Karl slumped against the wall behind his back.  HIs voice, when he spoke was quiet but authoritative, a trace of the old lecturer still lingered in his tone.  “A war doesn’t start with bombs.  It starts with subjugation, the plundering of resources, starvation, poverty.  Enemies are not born, they’re made.  God, Hana, think, think, its never as simple as good and evil, is it?”
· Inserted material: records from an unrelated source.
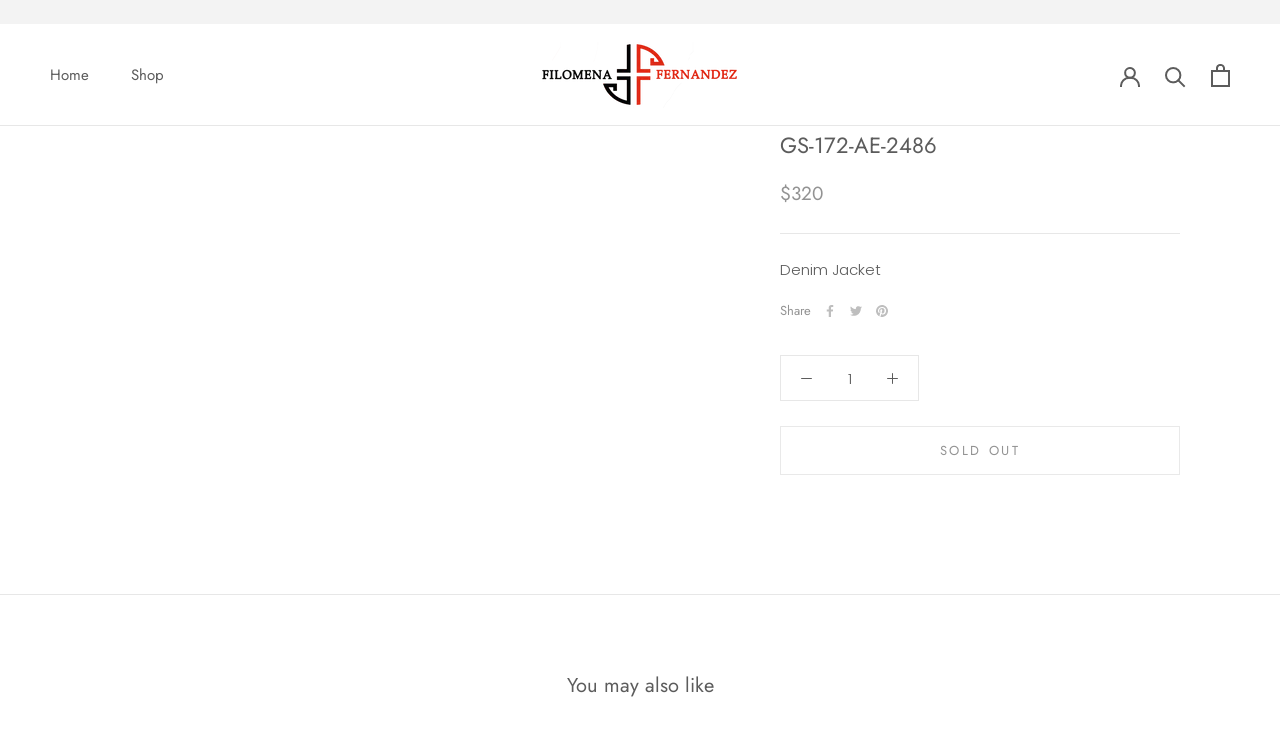

--- FILE ---
content_type: text/javascript
request_url: https://filomenafernandez.com/cdn/shop/t/6/assets/custom.js?v=183944157590872491501596757789
body_size: -770
content:
//# sourceMappingURL=/cdn/shop/t/6/assets/custom.js.map?v=183944157590872491501596757789
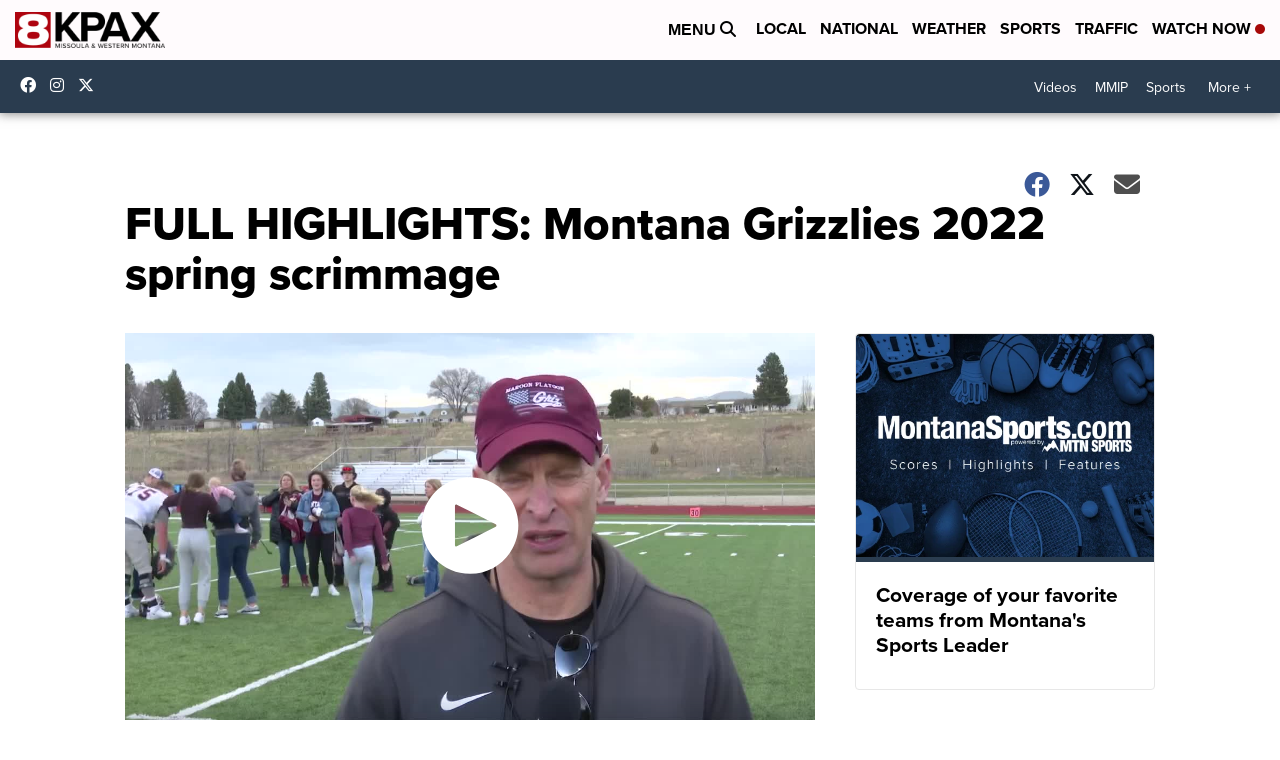

--- FILE ---
content_type: application/javascript; charset=utf-8
request_url: https://fundingchoicesmessages.google.com/f/AGSKWxUrfWy4nNHM0KmUFAwseYgTdBl6aMXn8DGDD-ktKI628zFWJ0g2tgzco66o4c5otWBOQzo-txk0CbAZTvImhuVjxF5X1jLU6mFUmR_99hN6Gi1loQS-UFecsapjOetiqkd72v4X98MSeOUtrmw2fko3xObusvWkp2FI0_Tf55p9kUFXB_NP3_aBgYZE/_/aff_frame.-120x600_/punder.js/pushdownAd./adslider-
body_size: -1292
content:
window['fa643d59-515e-409b-ad88-7f10a593b011'] = true;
She stood, threw the gun spinning across the floor.  It hit the wall behind him with a thud and they both winced, drawing deep breaths.  “Sam went to Orchard School.”  She looked at him when she said this and she watched him close his eyes, soft tears sliding down his face.  She kept going, unable to stop this rush of words.  “He had a sore throat that day but I still sent him to school.  They were short at work, I had to go.  I should have kept him home.  He should be here now.” The pain clawed at her and she held her arms round herself for fear that she would break.

He was crying as much as she was now.  She remembered a day, two years ago, when they had only known each other a short time.  It was summer, a hot lazy day.  The way had been going for a while but the city still had places that looked beautiful, where one could lie in the green grass and taste the scent of budding flowers.  They huddled together basking in the splendour of the day when overhead the creeping sound of a plane broke through the clouds.  The splattering of bullets cut through the air, sending people for cover.  Hana had stood there, an overwhelming urge to run into the fire of bullets overtaking her. She ran, towards the plane, strands of grass still in her hair.  He pulled her back, roughly against him.  “Let me go!” she yelled at him and he held her head with his hands, close against him and said, “Fight it, fight it, don’t let them get to you.”

She looked at him now.  He had lost a lot of blood; the floor around him was stained with it.  She moved to the bed and pulled the sheets off.  She started to tear them into strips and when she finished she went to him and pulled his hand away from the wound.  The blood still seeped from the hold and the wound was deep.  He leaned into her and she could smell him.  He smelt of coffee and beer and she almost stopped, wanting to kiss his neck and taste him again.  Instead, she started to wrap the cloth round his body.  Round and round she went, pulling it tight over the wound.  “Thank you,” he whispered to her.  “You need a doctor.  You need to go to hospital,” she said and looked away from him, unable to say more.

“My phone. On the desk.  Ring RC.  The number’s there.  Tell him I’ve been shot.”

After she did this. she moved over to Karl once more, felt his skin, checked his wound.  The blood sat in a congealed mass over the side of entry and Karl sat still, his skin clammy to her touch.  He kept his eyes closed and when she lifted a finger up to his neck, she felt a soft pulse beating against his skin.  He said something, so faint she could barely hear.  “Go.  Better go.  Now.” She pulled herself away from him, feeling a tired ache in her bones.  She remembered watching him that morning, from her window, walking away and how she had felt a sharp pain then at his leaving.  She stepped away from him but as she turned to go, he lifted his hand, reached for her own and she felt the expanse of his hand on hers.  But it soon slipped from hers and she kept moving to the door and away from him.

There was a sharp click and her body tensed, bracing itself for a bullet expecting a slice of pain to hit her any minute.  But a shot never came and she kept moving, not looking back.  As she stepped outside, a heavy rain slashed into her face and she ran into it, her heart beating unevenly and her body trembling.  She moved into the dark, feeling the tears on her face and his dried blood on her hands.  She felt herself breaking then and the smell of burning air lined her lungs, tearing into her.